SOURCE MATERIAL START
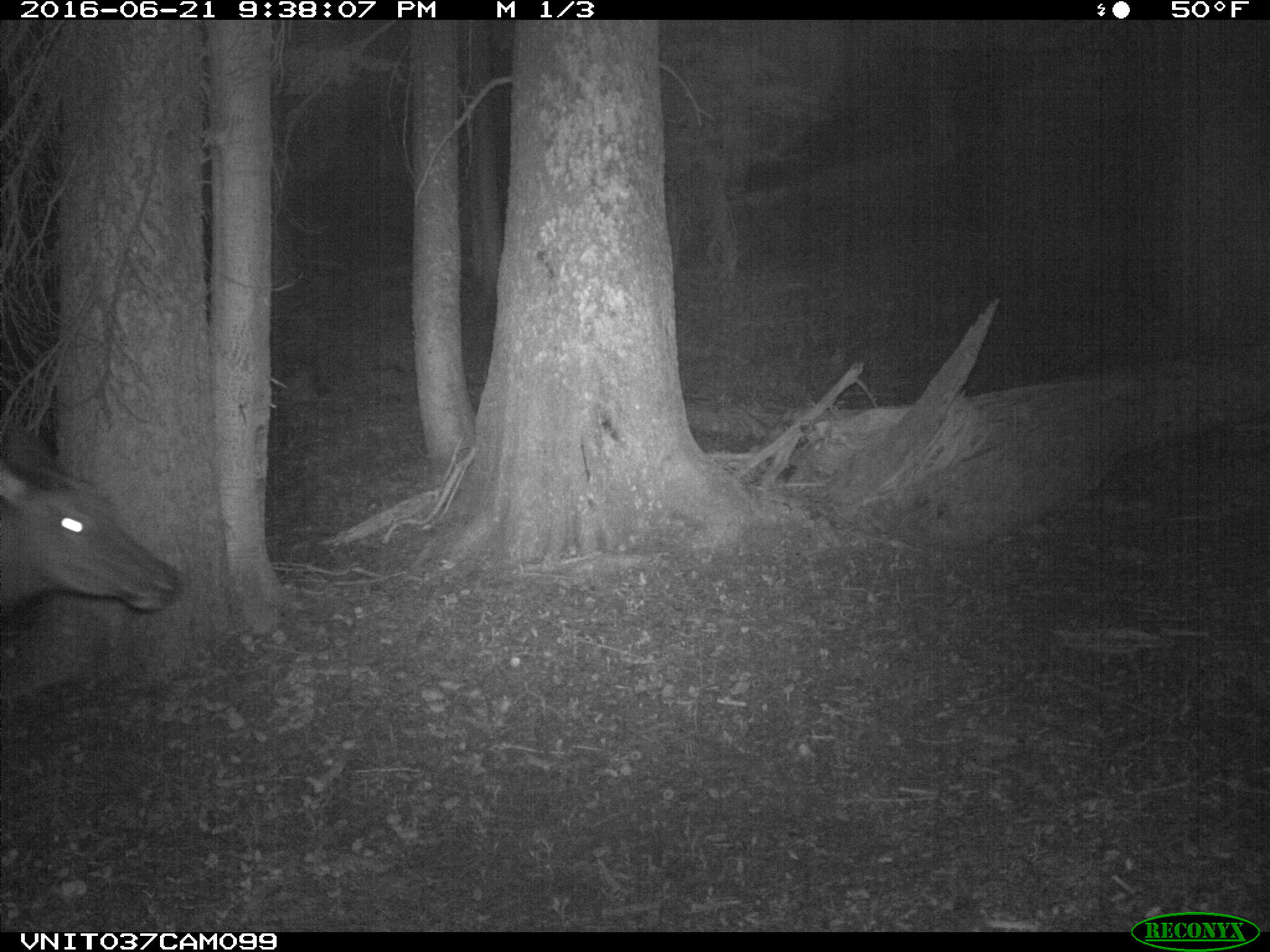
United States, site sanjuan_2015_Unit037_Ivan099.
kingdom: Animalia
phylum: Chordata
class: Mammalia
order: Artiodactyla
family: Cervidae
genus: Cervus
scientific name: Cervus elaphus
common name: red deer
Cervus elaphus (red deer).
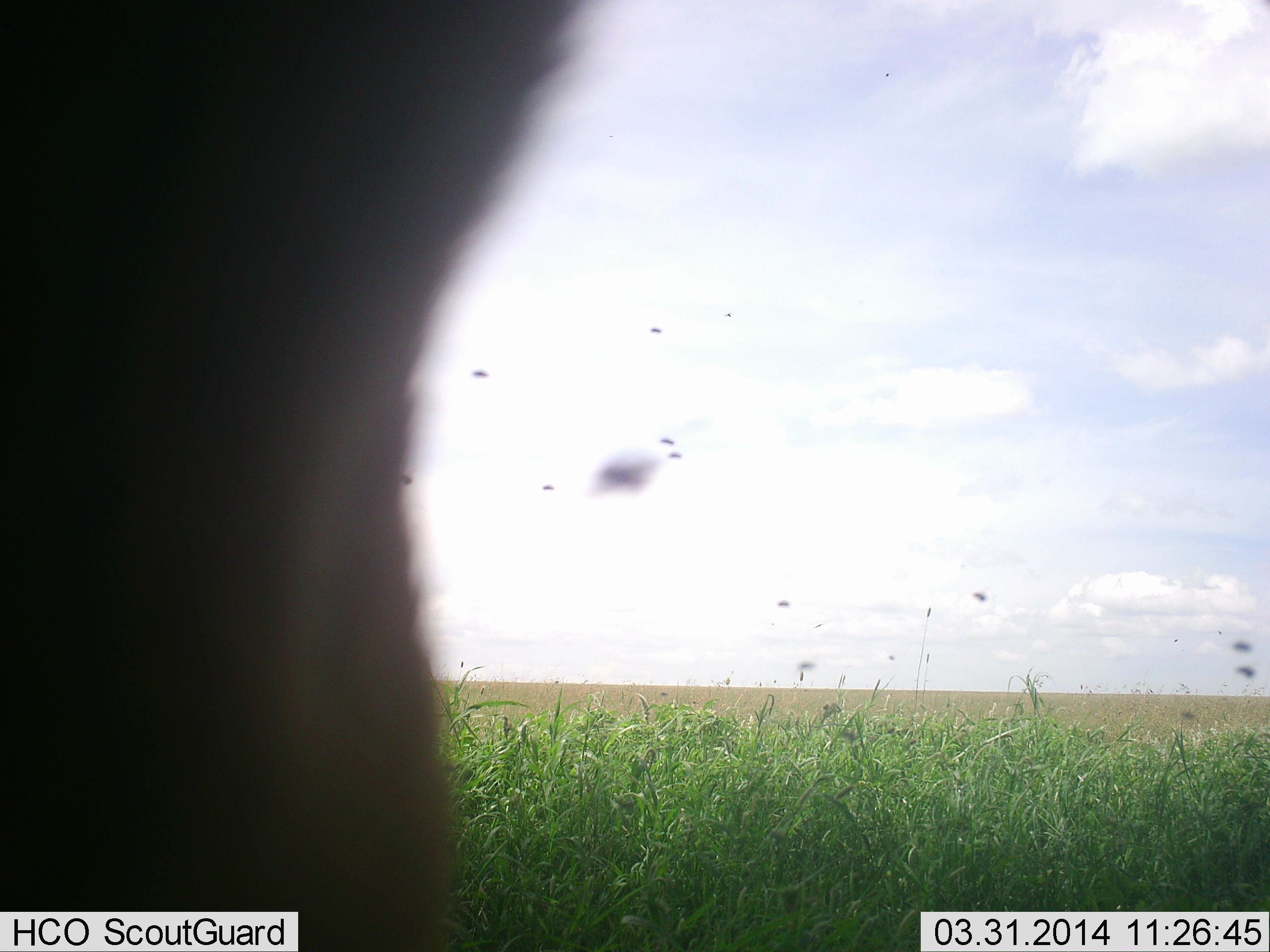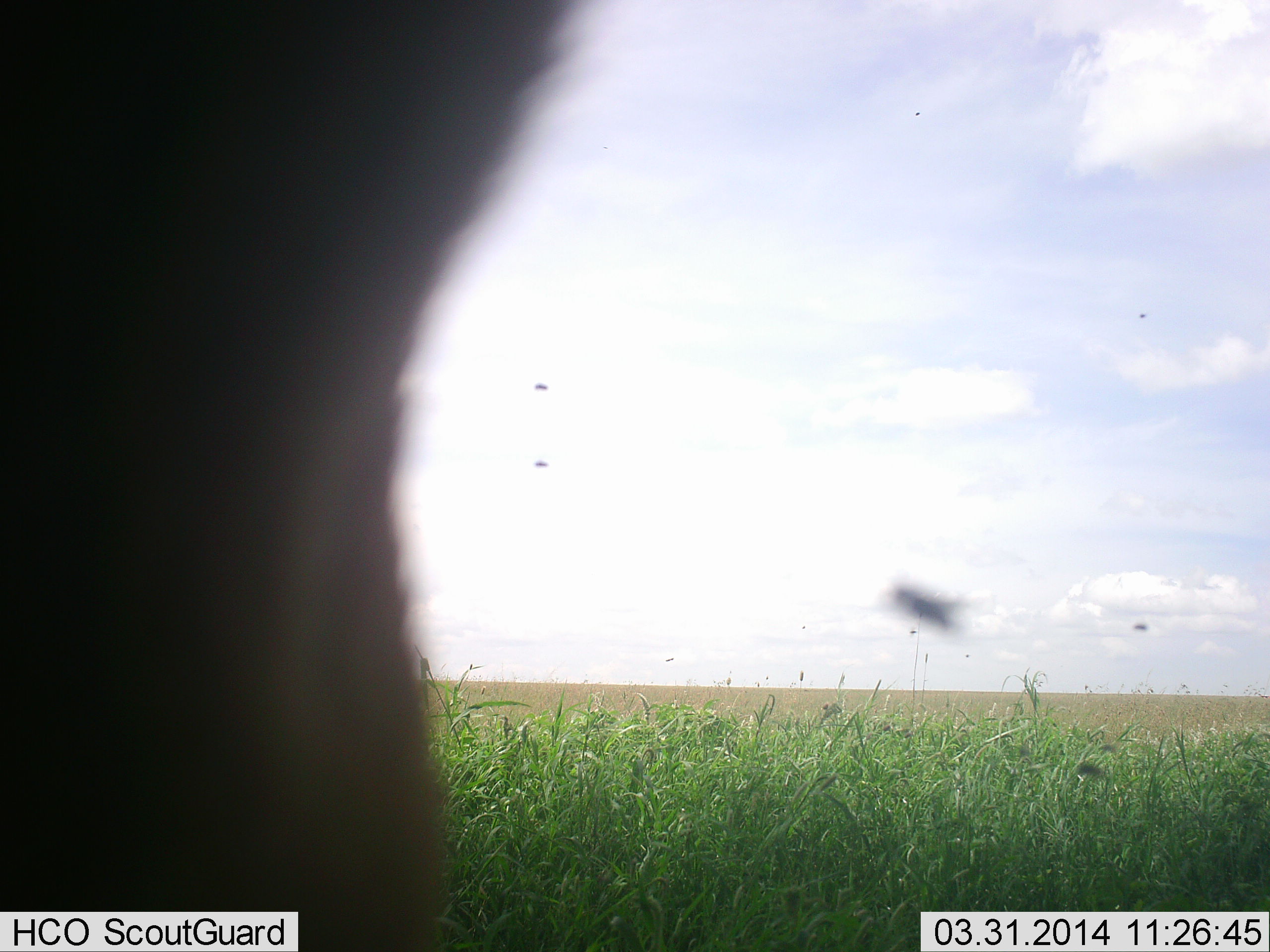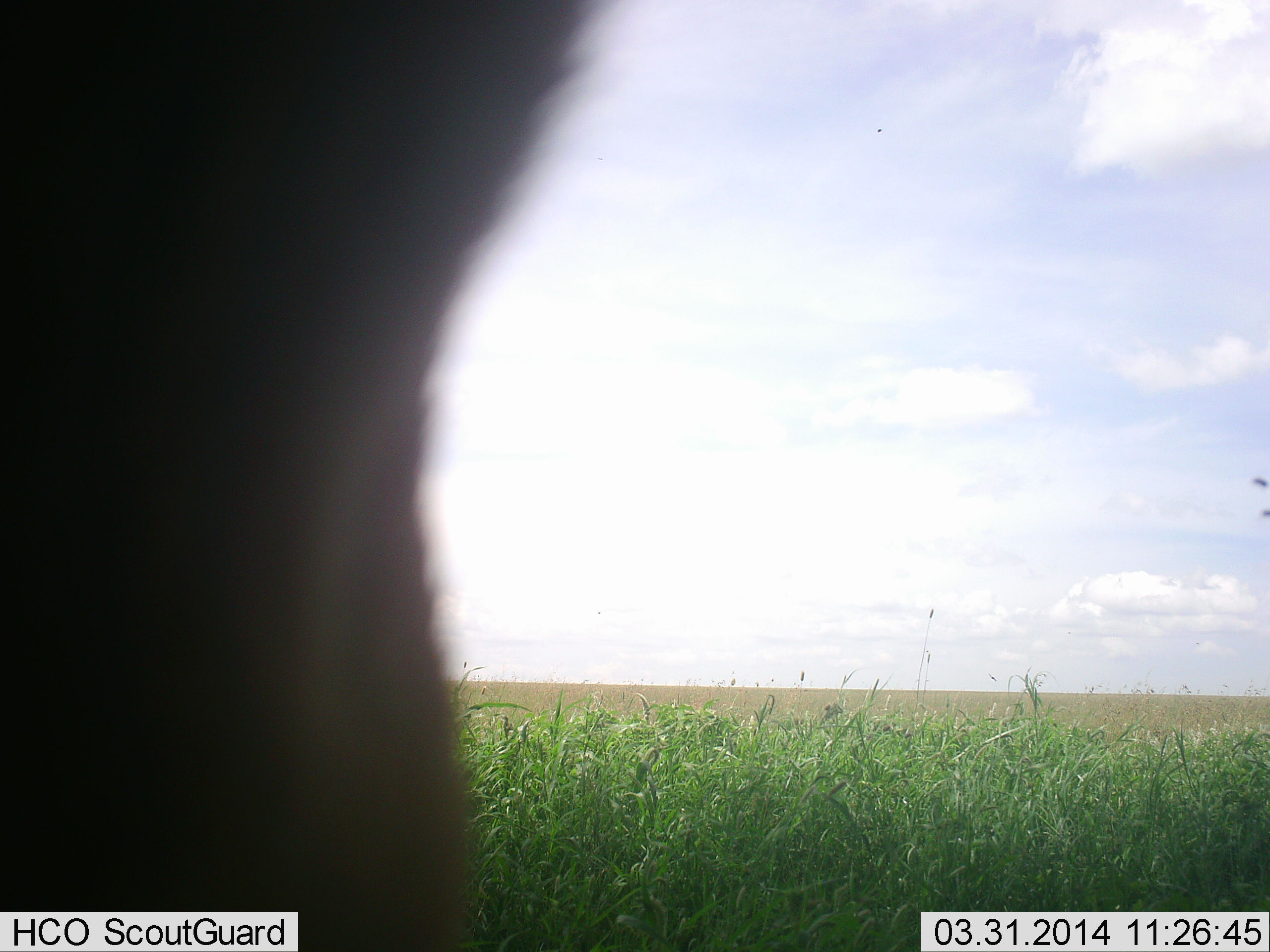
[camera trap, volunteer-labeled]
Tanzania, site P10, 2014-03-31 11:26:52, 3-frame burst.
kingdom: Animalia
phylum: Arthropoda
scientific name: Arthropoda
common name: arthropods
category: insectspider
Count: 11-50.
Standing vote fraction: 0%.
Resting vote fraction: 0%.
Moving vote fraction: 100%.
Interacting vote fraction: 0%.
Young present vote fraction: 0%.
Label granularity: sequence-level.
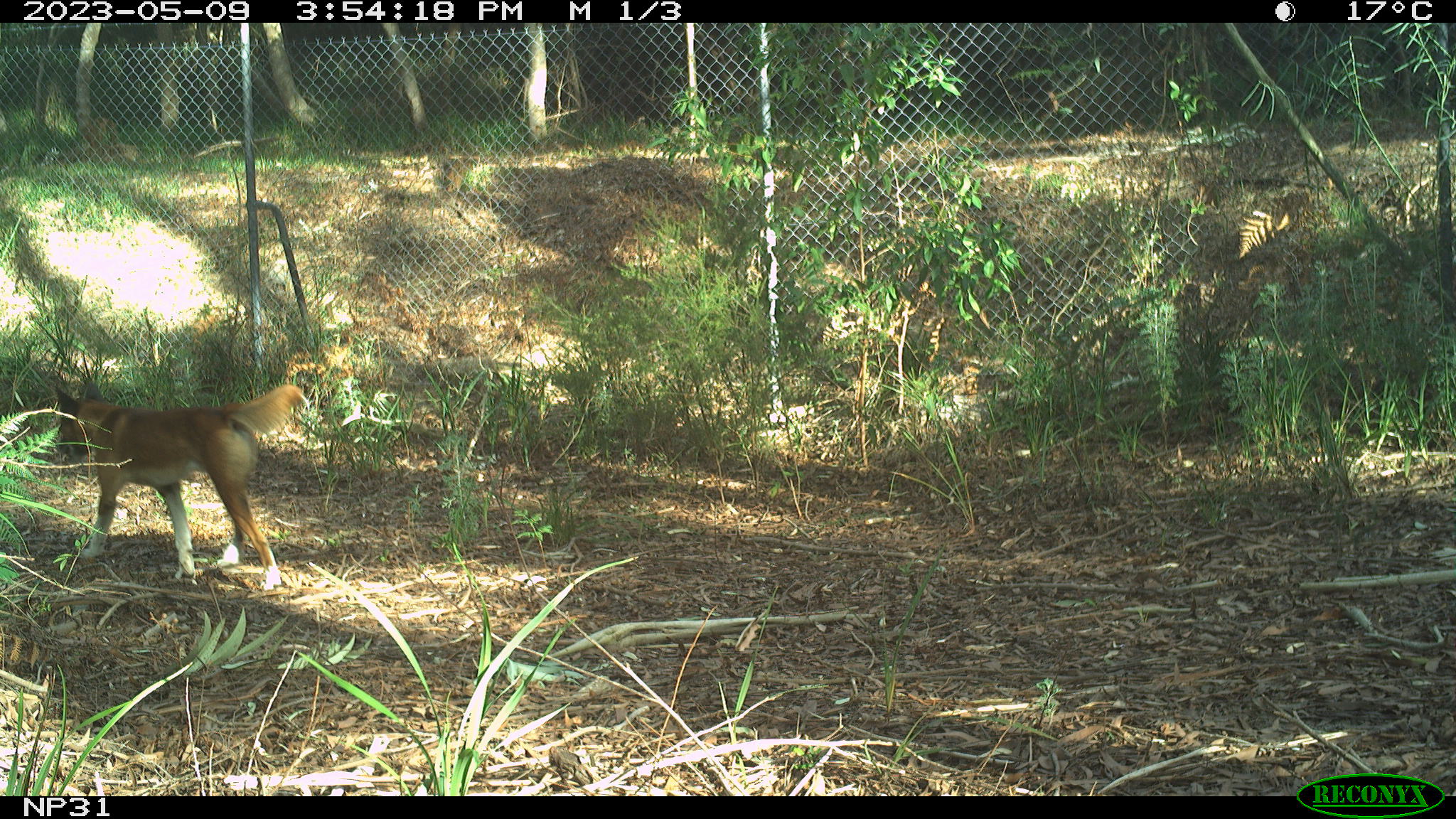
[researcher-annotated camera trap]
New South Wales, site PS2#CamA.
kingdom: Animalia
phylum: Chordata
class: Mammalia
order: Carnivora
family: Canidae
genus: Canis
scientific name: Canis familiaris dingo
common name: dingo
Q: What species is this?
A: Dingo (Canis familiaris dingo).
SOURCE MATERIAL END
Locate the word "fraction" in the records and collect each line it appears in.

OUTPUT FOR THIS EXERCISE ▸
Standing vote fraction: 0%.
Resting vote fraction: 0%.
Moving vote fraction: 100%.
Interacting vote fraction: 0%.
Young present vote fraction: 0%.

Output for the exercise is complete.